> What you should do
Exactly the lines from the one containing "scientific name: Equus zebra" through the end of the data, and nothing more, should be retyped; pictures stay out.

(Stored items)
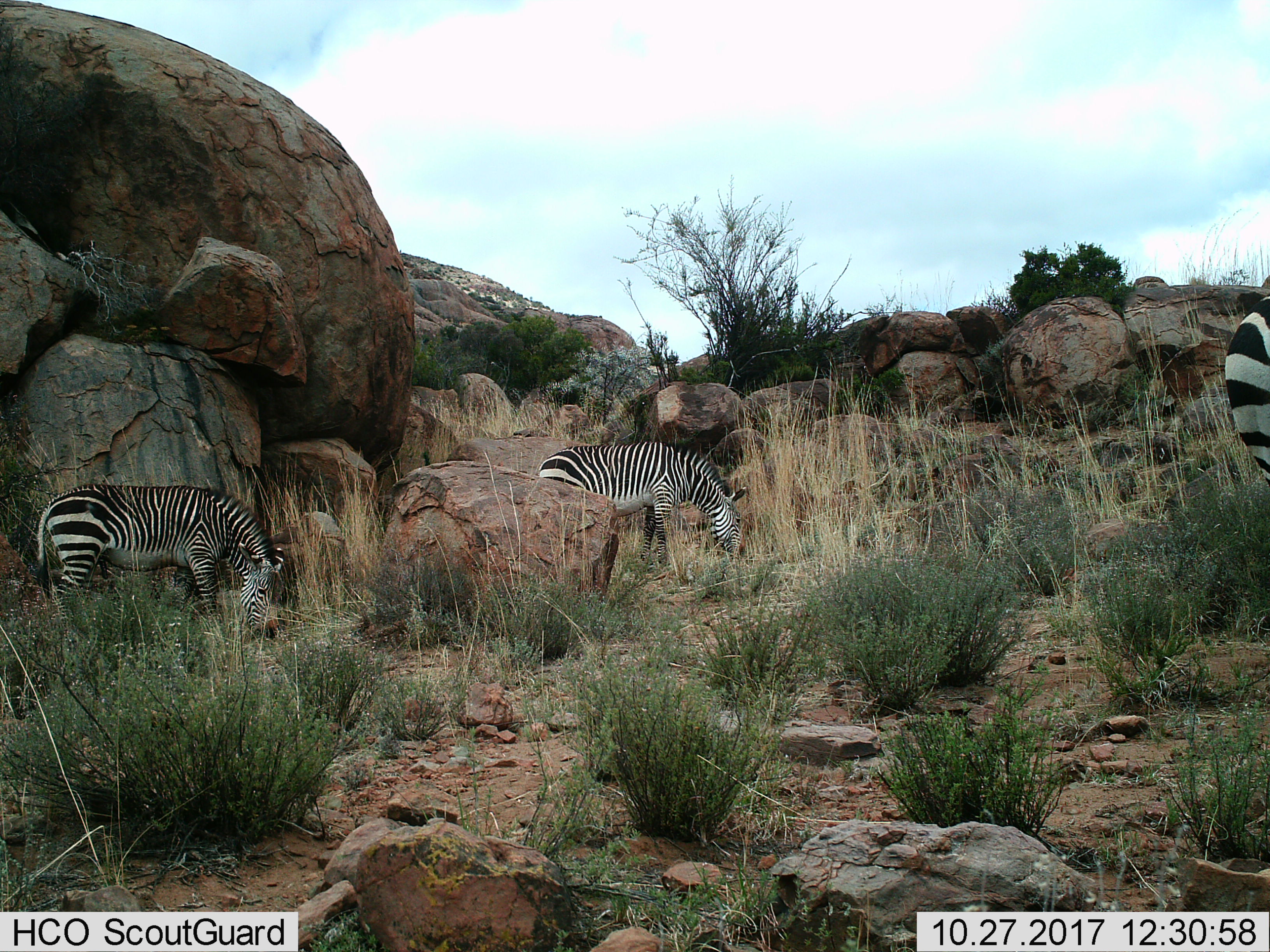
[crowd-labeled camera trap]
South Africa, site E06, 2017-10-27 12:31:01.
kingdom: Animalia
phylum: Chordata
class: Mammalia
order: Perissodactyla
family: Equidae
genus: Equus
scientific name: Equus zebra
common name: mountain zebra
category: zebramountain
Zebramountain (mountain zebra) (Equus zebra), count 3. Behavior (volunteer vote fractions): standing 25%, resting 0%, moving 12%, interacting 0%. Young present (vote fraction): 0%. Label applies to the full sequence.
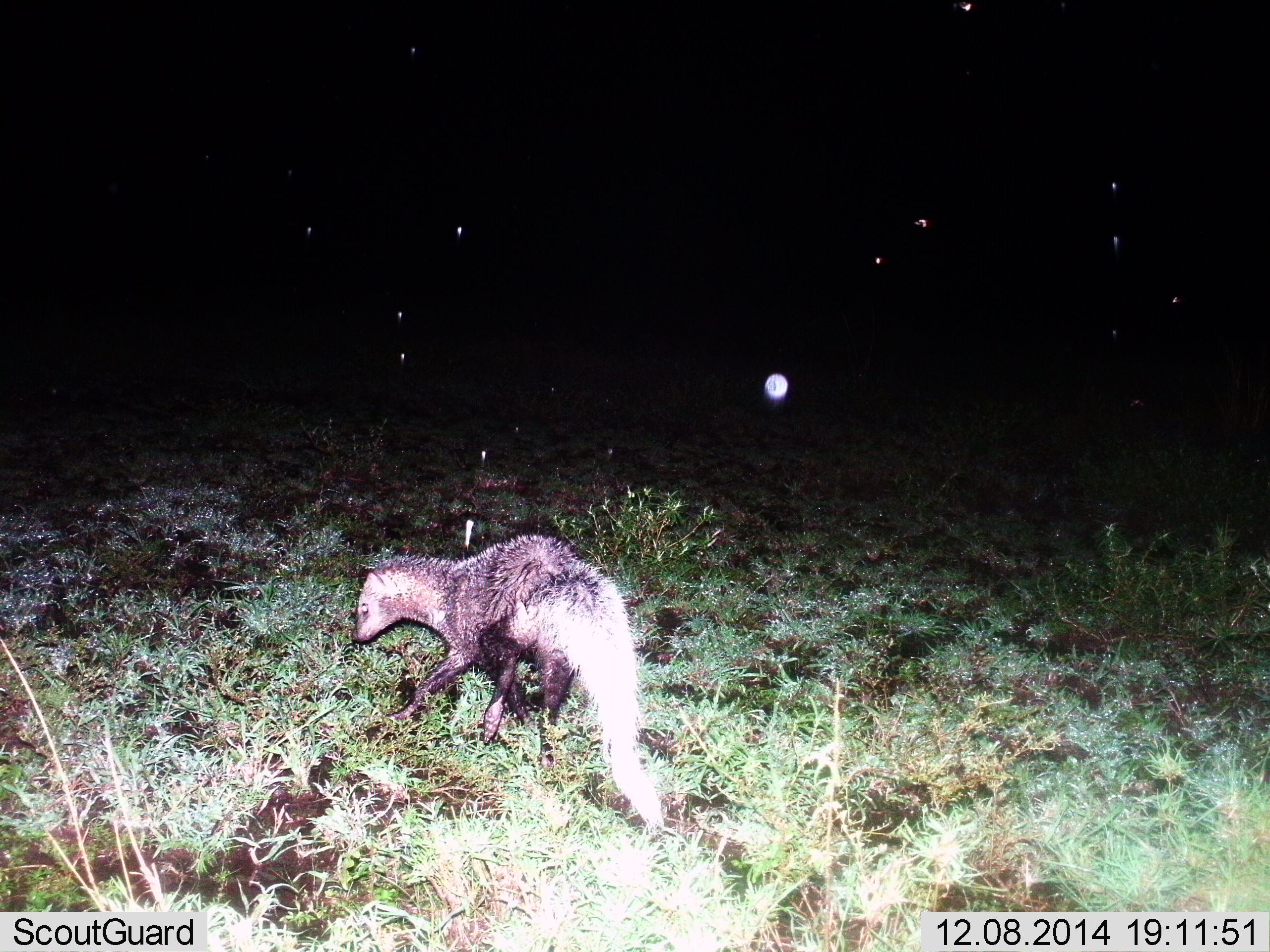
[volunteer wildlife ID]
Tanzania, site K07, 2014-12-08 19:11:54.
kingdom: Animalia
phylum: Chordata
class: Mammalia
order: Carnivora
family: Herpestidae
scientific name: Herpestidae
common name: mongoose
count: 1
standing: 20%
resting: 0%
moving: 70%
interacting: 10%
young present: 0%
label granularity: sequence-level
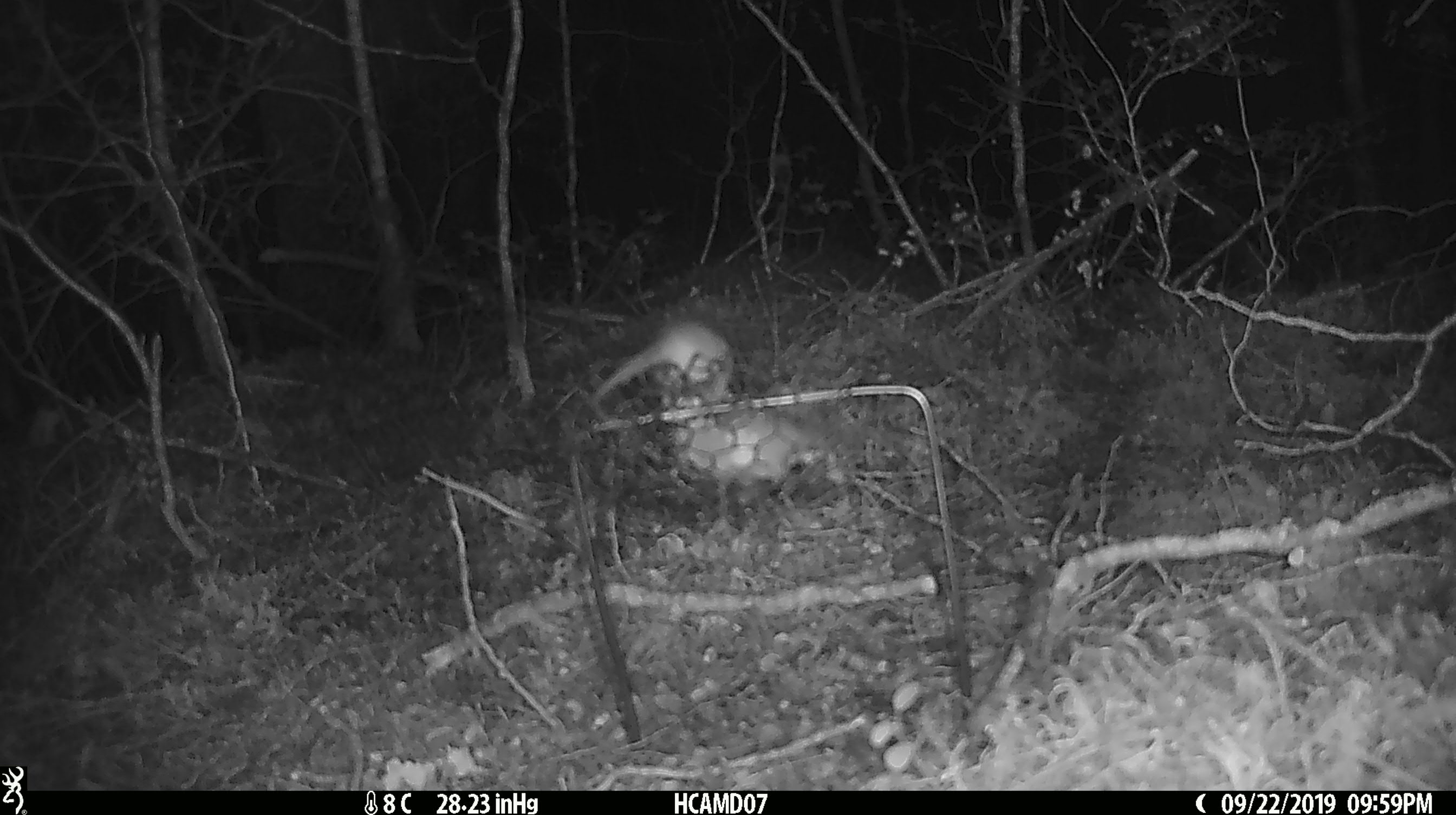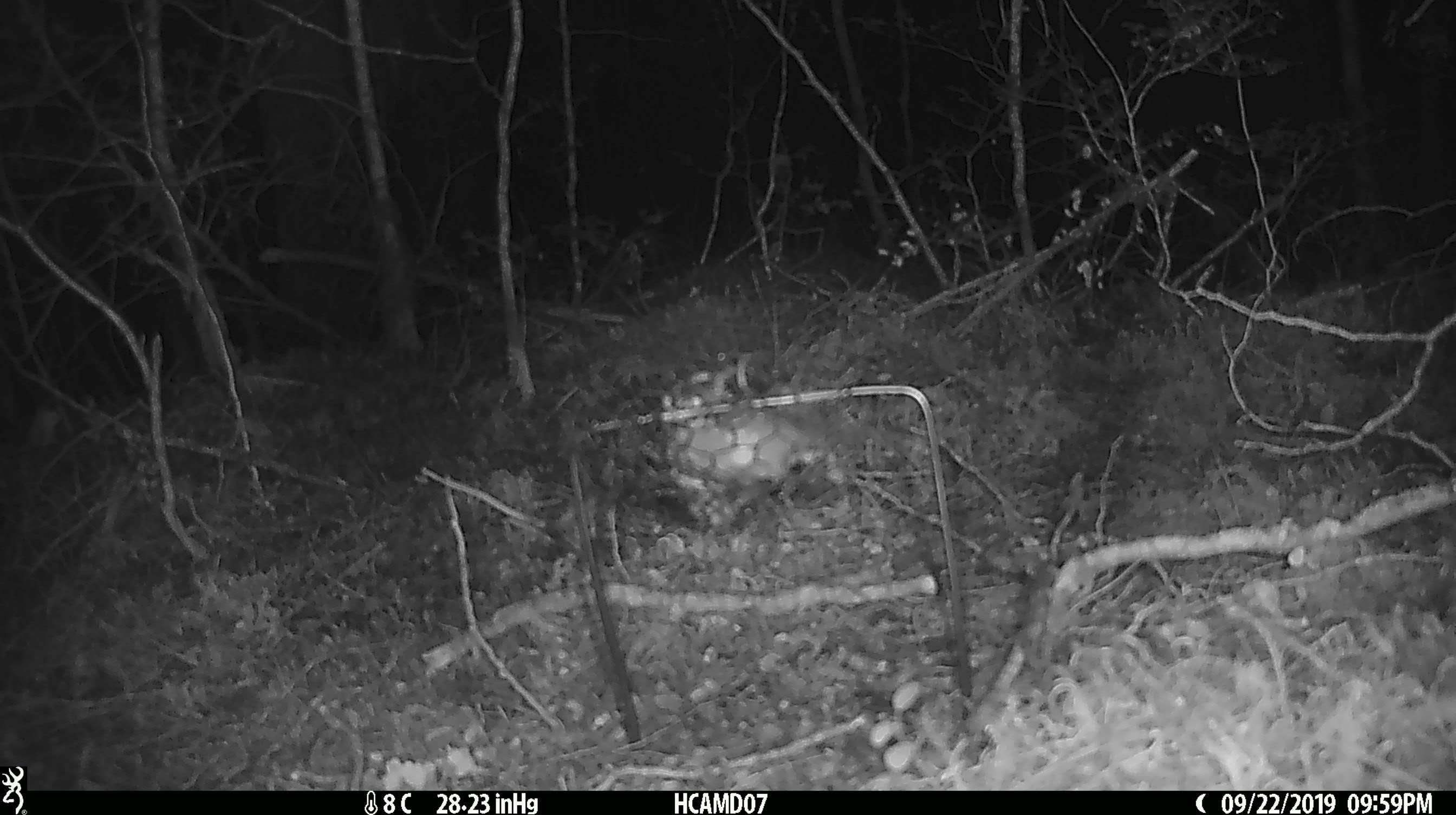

> Your solution
scientific name: Equus zebra
common name: mountain zebra
category: zebramountain
Zebramountain (mountain zebra) (Equus zebra), count 3. Behavior (volunteer vote fractions): standing 25%, resting 0%, moving 12%, interacting 0%. Young present (vote fraction): 0%. Label applies to the full sequence.
[volunteer wildlife ID]
Tanzania, site K07, 2014-12-08 19:11:54.
kingdom: Animalia
phylum: Chordata
class: Mammalia
order: Carnivora
family: Herpestidae
scientific name: Herpestidae
common name: mongoose
count: 1
standing: 20%
resting: 0%
moving: 70%
interacting: 10%
young present: 0%
label granularity: sequence-level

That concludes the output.